■ **Problem statement**: Skip the pictures, and retype the data below in full, exactly.

(Beginning of Provided data)

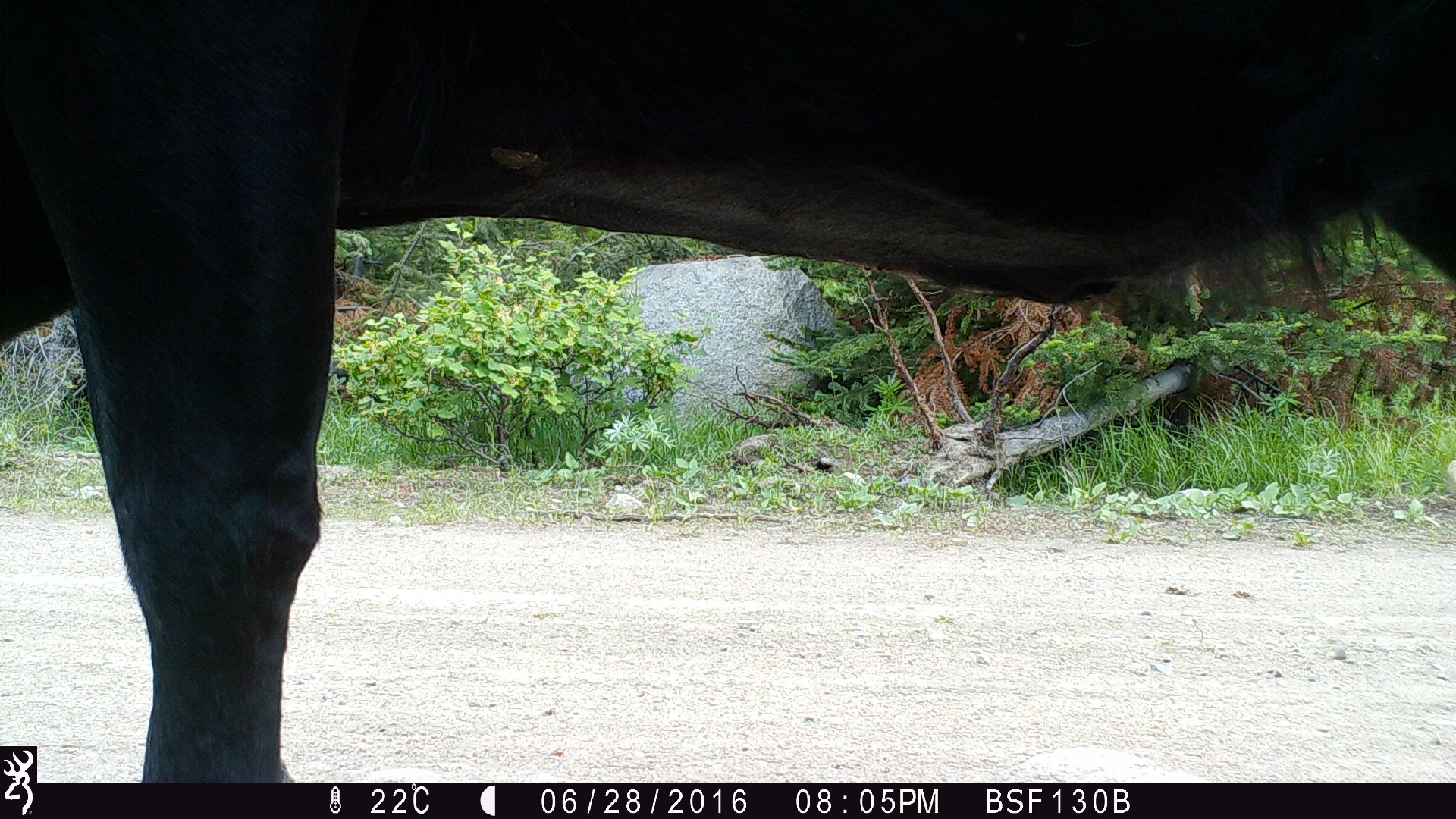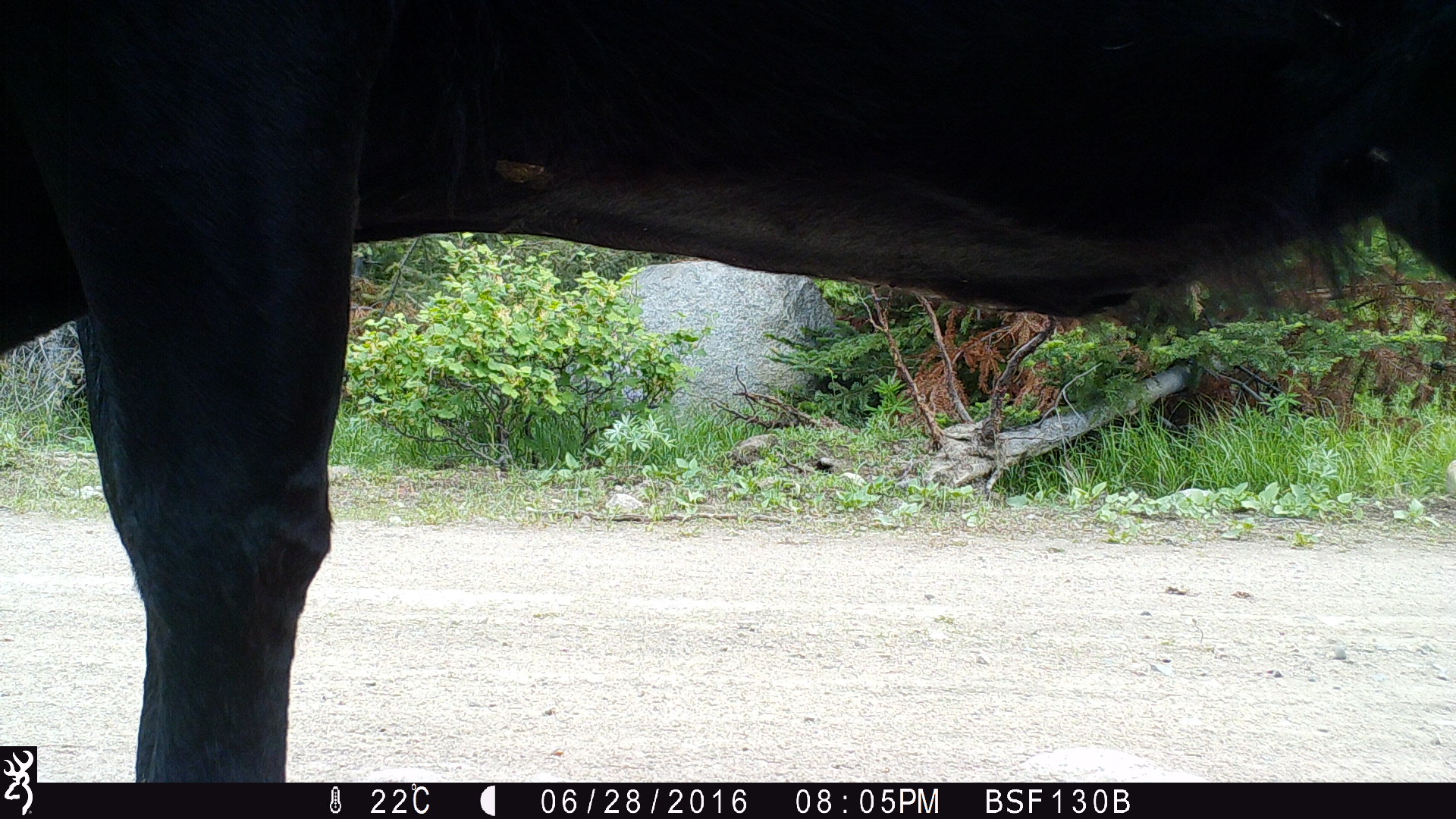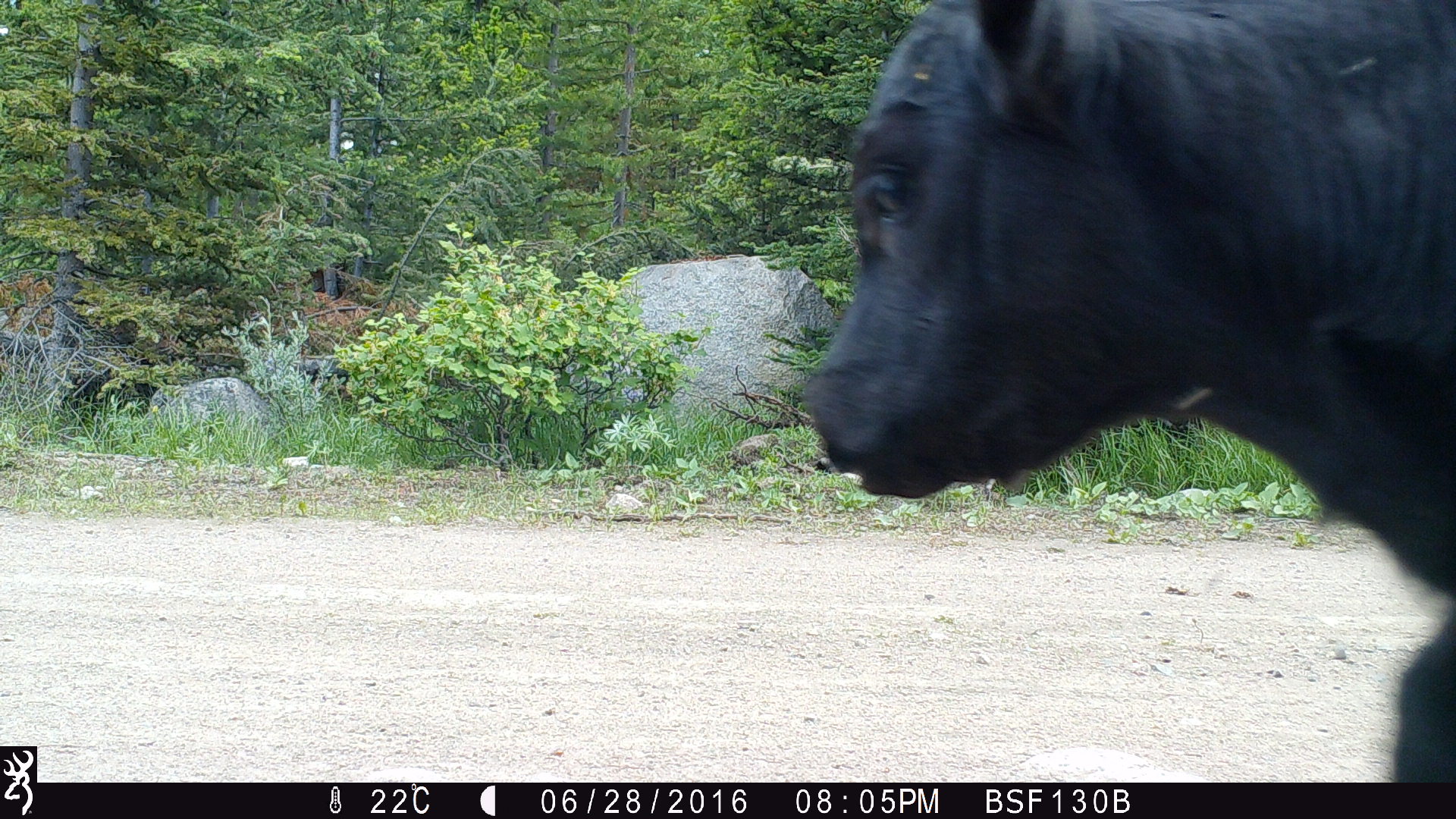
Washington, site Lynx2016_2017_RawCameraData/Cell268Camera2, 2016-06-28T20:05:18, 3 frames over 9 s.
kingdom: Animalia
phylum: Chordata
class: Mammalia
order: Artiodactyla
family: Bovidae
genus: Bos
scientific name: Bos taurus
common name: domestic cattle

(End of Provided data)

■ **Output of the task**:
Washington, site Lynx2016_2017_RawCameraData/Cell268Camera2, 2016-06-28T20:05:18, 3 frames over 9 s.
kingdom: Animalia
phylum: Chordata
class: Mammalia
order: Artiodactyla
family: Bovidae
genus: Bos
scientific name: Bos taurus
common name: domestic cattle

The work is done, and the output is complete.